Output the data word for word, dropping every image.

▼

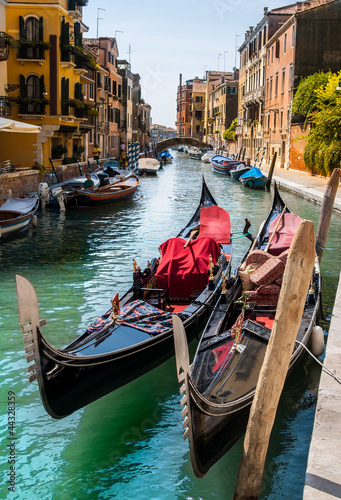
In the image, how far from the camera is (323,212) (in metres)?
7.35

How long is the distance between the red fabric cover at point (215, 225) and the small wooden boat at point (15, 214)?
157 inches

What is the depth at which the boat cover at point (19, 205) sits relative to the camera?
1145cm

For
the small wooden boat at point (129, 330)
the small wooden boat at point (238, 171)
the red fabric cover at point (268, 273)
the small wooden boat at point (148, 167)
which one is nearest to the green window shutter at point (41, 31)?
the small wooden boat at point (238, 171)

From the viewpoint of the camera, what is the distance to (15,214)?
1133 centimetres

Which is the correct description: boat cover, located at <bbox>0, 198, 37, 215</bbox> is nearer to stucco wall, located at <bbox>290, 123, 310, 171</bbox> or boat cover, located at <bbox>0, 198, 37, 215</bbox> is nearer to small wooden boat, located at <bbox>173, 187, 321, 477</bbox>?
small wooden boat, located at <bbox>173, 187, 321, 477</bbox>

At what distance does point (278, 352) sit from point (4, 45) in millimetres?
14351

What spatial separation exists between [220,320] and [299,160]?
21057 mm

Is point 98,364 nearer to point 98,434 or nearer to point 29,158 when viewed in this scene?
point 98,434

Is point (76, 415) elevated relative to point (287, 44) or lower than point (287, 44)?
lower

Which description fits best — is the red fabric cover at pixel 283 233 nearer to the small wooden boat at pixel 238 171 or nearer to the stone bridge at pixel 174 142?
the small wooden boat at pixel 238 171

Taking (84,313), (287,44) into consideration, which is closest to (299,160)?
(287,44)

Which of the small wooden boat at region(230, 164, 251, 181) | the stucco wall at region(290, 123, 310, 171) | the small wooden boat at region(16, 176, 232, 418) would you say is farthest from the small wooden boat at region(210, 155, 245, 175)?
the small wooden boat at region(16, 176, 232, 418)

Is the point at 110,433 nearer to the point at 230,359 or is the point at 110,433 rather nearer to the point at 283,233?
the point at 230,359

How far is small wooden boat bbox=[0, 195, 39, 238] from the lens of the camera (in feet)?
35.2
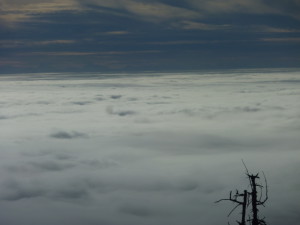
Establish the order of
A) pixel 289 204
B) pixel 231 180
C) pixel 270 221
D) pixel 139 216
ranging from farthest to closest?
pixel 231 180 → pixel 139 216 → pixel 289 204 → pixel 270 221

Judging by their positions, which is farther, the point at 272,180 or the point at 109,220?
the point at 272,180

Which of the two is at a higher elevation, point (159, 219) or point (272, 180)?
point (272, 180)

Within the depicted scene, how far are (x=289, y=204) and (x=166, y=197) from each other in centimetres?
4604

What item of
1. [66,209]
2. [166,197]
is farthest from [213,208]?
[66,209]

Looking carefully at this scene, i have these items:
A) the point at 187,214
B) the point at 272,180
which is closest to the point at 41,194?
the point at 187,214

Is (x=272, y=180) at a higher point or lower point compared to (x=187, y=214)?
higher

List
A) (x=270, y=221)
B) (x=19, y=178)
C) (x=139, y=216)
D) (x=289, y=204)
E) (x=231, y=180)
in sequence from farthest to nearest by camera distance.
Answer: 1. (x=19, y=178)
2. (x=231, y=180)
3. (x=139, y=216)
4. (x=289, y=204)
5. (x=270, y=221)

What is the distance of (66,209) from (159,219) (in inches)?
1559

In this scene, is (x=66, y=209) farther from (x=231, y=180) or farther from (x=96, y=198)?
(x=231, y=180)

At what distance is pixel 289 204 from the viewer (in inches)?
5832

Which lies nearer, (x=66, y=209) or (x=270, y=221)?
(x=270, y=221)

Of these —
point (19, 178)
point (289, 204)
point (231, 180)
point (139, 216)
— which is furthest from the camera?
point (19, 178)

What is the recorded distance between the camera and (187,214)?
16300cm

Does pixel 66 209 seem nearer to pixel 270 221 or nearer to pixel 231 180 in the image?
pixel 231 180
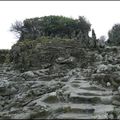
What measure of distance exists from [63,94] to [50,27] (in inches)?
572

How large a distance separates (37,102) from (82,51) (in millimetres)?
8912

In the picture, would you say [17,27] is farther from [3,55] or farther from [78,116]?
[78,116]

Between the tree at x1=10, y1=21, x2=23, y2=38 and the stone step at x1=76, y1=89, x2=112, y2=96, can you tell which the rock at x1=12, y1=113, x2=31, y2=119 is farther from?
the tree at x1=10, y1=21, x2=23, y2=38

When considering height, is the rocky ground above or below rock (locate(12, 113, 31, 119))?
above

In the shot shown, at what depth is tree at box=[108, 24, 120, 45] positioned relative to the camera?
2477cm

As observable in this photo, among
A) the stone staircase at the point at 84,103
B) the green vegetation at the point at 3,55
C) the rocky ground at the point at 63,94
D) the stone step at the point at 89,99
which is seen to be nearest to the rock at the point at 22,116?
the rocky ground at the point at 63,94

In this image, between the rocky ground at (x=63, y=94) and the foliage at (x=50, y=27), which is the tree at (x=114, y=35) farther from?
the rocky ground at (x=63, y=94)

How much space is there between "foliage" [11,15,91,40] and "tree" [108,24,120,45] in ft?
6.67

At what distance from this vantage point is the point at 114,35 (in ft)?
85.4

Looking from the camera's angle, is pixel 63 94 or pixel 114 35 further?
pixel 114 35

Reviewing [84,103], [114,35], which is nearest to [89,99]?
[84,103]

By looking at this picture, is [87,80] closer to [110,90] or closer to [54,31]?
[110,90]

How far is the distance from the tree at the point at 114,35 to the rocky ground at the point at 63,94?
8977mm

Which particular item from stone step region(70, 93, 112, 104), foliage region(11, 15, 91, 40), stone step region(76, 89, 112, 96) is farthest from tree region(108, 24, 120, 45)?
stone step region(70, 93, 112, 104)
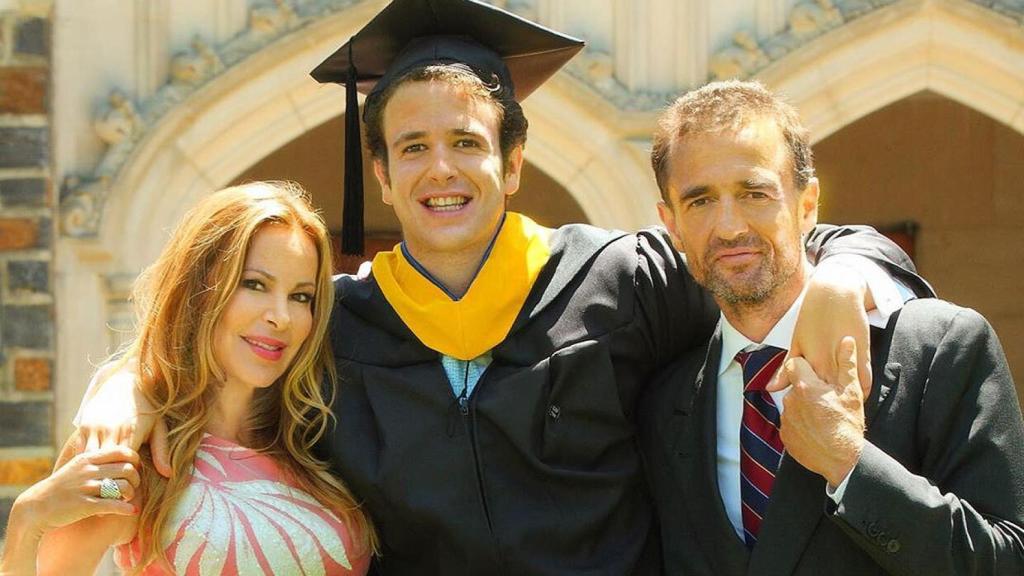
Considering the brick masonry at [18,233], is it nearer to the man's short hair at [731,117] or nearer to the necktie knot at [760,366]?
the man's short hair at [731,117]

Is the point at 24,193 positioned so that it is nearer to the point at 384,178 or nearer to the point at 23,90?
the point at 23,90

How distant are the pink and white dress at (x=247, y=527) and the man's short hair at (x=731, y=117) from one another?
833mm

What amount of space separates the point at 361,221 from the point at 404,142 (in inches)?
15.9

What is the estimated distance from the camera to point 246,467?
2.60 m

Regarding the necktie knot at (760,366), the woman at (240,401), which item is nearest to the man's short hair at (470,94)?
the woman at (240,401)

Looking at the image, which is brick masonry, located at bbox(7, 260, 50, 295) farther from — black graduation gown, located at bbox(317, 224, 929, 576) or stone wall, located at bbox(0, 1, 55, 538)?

▲

(COMPLETE RESPONSE)
In the image, how far from the camera is (323,212) (in metres)?
7.35

How long is the distance between the red fabric cover at point (215, 225) and the small wooden boat at point (15, 214)?
157 inches

What is the depth at which the boat cover at point (19, 205) sits relative to the camera?
1145cm

For
the small wooden boat at point (129, 330)
the small wooden boat at point (238, 171)
the red fabric cover at point (268, 273)
the small wooden boat at point (148, 167)
which one is nearest to the green window shutter at point (41, 31)?
the small wooden boat at point (238, 171)

From the viewpoint of the camera, what is the distance to (15,214)?
1133 centimetres

Which is the correct description: boat cover, located at <bbox>0, 198, 37, 215</bbox> is nearer to stucco wall, located at <bbox>290, 123, 310, 171</bbox> or boat cover, located at <bbox>0, 198, 37, 215</bbox> is nearer to small wooden boat, located at <bbox>173, 187, 321, 477</bbox>?
small wooden boat, located at <bbox>173, 187, 321, 477</bbox>

At what distance does point (278, 352) sit from point (4, 45) in millimetres?
14351

What spatial separation exists between [220,320] and [299,160]?
21057 mm

Is point 98,364 nearer to point 98,434 or nearer to point 29,158 when viewed in this scene?
point 98,434

Is point (76, 415) elevated relative to point (287, 44) or lower than point (287, 44)?
lower

Which description fits best — is the red fabric cover at pixel 283 233 nearer to the small wooden boat at pixel 238 171 or nearer to the stone bridge at pixel 174 142?
the small wooden boat at pixel 238 171

Taking (84,313), (287,44) into consideration, which is closest to (299,160)?
(287,44)

Which of the small wooden boat at region(230, 164, 251, 181) | the stucco wall at region(290, 123, 310, 171) | the small wooden boat at region(16, 176, 232, 418) would you say is farthest from the small wooden boat at region(210, 155, 245, 175)?
the small wooden boat at region(16, 176, 232, 418)

Is the point at 110,433 nearer to the point at 230,359 or is the point at 110,433 rather nearer to the point at 283,233?
the point at 230,359

How far is small wooden boat bbox=[0, 195, 39, 238] from the lens of the camera (in feet)?
35.2
Establish the order of
A) pixel 289 204
B) pixel 231 180
C) pixel 270 221
D) pixel 139 216
ranging from farthest to closest?
pixel 231 180 → pixel 139 216 → pixel 289 204 → pixel 270 221

Judging by their positions, which is farther, the point at 272,180 or the point at 109,220?
the point at 272,180

Which of the two is at a higher elevation, point (159, 219) or point (272, 180)?
point (272, 180)

Within the depicted scene, how far are (x=289, y=204) and (x=166, y=197) from each other in centimetres?
4604

What item of
1. [66,209]
2. [166,197]
is farthest from [213,208]?
[66,209]

Looking carefully at this scene, i have these items:
A) the point at 187,214
B) the point at 272,180
which is closest to the point at 41,194?
the point at 187,214

Is (x=272, y=180) at a higher point or lower point compared to (x=187, y=214)?
higher

List
A) (x=270, y=221)
B) (x=19, y=178)
C) (x=139, y=216)
D) (x=289, y=204)
E) (x=231, y=180)
in sequence from farthest to nearest by camera distance.
Answer: 1. (x=19, y=178)
2. (x=231, y=180)
3. (x=139, y=216)
4. (x=289, y=204)
5. (x=270, y=221)

What is the distance of (66,209) from (159,219) (in inches)?
1559

In this scene, is (x=66, y=209) farther from (x=231, y=180) or farther from (x=96, y=198)?
(x=231, y=180)

At what distance is pixel 289 204 from the viewer (in inches)?
5832

Which lies nearer, (x=66, y=209) or (x=270, y=221)?
(x=270, y=221)

Of these —
point (19, 178)
point (289, 204)
point (231, 180)
point (139, 216)
— which is furthest from the camera?
point (19, 178)

What is the recorded distance between the camera and (187,214)?
16300cm

Does pixel 66 209 seem nearer to pixel 270 221 or nearer to pixel 231 180 in the image?
pixel 231 180
What measure of distance exists from [63,94] to [50,27] (in inches)?
572

How large a distance separates (37,102) from (82,51) (in millimetres)?
8912

In the picture, would you say [17,27] is farther from [3,55] or farther from [78,116]?
[78,116]

Between the tree at x1=10, y1=21, x2=23, y2=38 and the stone step at x1=76, y1=89, x2=112, y2=96, can you tell which the rock at x1=12, y1=113, x2=31, y2=119 is farther from?
the tree at x1=10, y1=21, x2=23, y2=38

When considering height, is the rocky ground above or below rock (locate(12, 113, 31, 119))?
above

In the shot shown, at what depth is tree at box=[108, 24, 120, 45] positioned relative to the camera?
2477cm

As observable in this photo, among
A) the stone staircase at the point at 84,103
B) the green vegetation at the point at 3,55
C) the rocky ground at the point at 63,94
D) the stone step at the point at 89,99
which is seen to be nearest to the rock at the point at 22,116?
the rocky ground at the point at 63,94

In this image, between the rocky ground at (x=63, y=94) and the foliage at (x=50, y=27), which is the tree at (x=114, y=35) farther from?
the rocky ground at (x=63, y=94)

How much space is there between "foliage" [11,15,91,40] and "tree" [108,24,120,45] in ft?
6.67

At what distance from this vantage point is the point at 114,35 (in ft)?
85.4

Looking from the camera's angle, is pixel 63 94 or pixel 114 35 further?
pixel 114 35

Reviewing [84,103], [114,35], which is nearest to [89,99]?
[84,103]

By looking at this picture, is [87,80] closer to [110,90] or closer to [54,31]?
[110,90]

How far is the distance from the tree at the point at 114,35 to the rocky ground at the point at 63,94?
8977mm

Which particular item from stone step region(70, 93, 112, 104), foliage region(11, 15, 91, 40), stone step region(76, 89, 112, 96) is farthest from tree region(108, 24, 120, 45)?
stone step region(70, 93, 112, 104)
Considering the brick masonry at [18,233], is it nearer to the man's short hair at [731,117] or nearer to the necktie knot at [760,366]?
the man's short hair at [731,117]

Is the point at 24,193 positioned so that it is nearer to the point at 384,178 or nearer to the point at 23,90?
the point at 23,90

How distant are the pink and white dress at (x=247, y=527) and the man's short hair at (x=731, y=117) from one another?
833mm

What amount of space separates the point at 361,221 from the point at 404,142 (in inches)?
15.9

What is the estimated distance from the camera to point 246,467?
2.60 m

Regarding the necktie knot at (760,366), the woman at (240,401), which item is nearest to the man's short hair at (470,94)?
the woman at (240,401)

Looking at the image, which is brick masonry, located at bbox(7, 260, 50, 295) farther from — black graduation gown, located at bbox(317, 224, 929, 576) or stone wall, located at bbox(0, 1, 55, 538)?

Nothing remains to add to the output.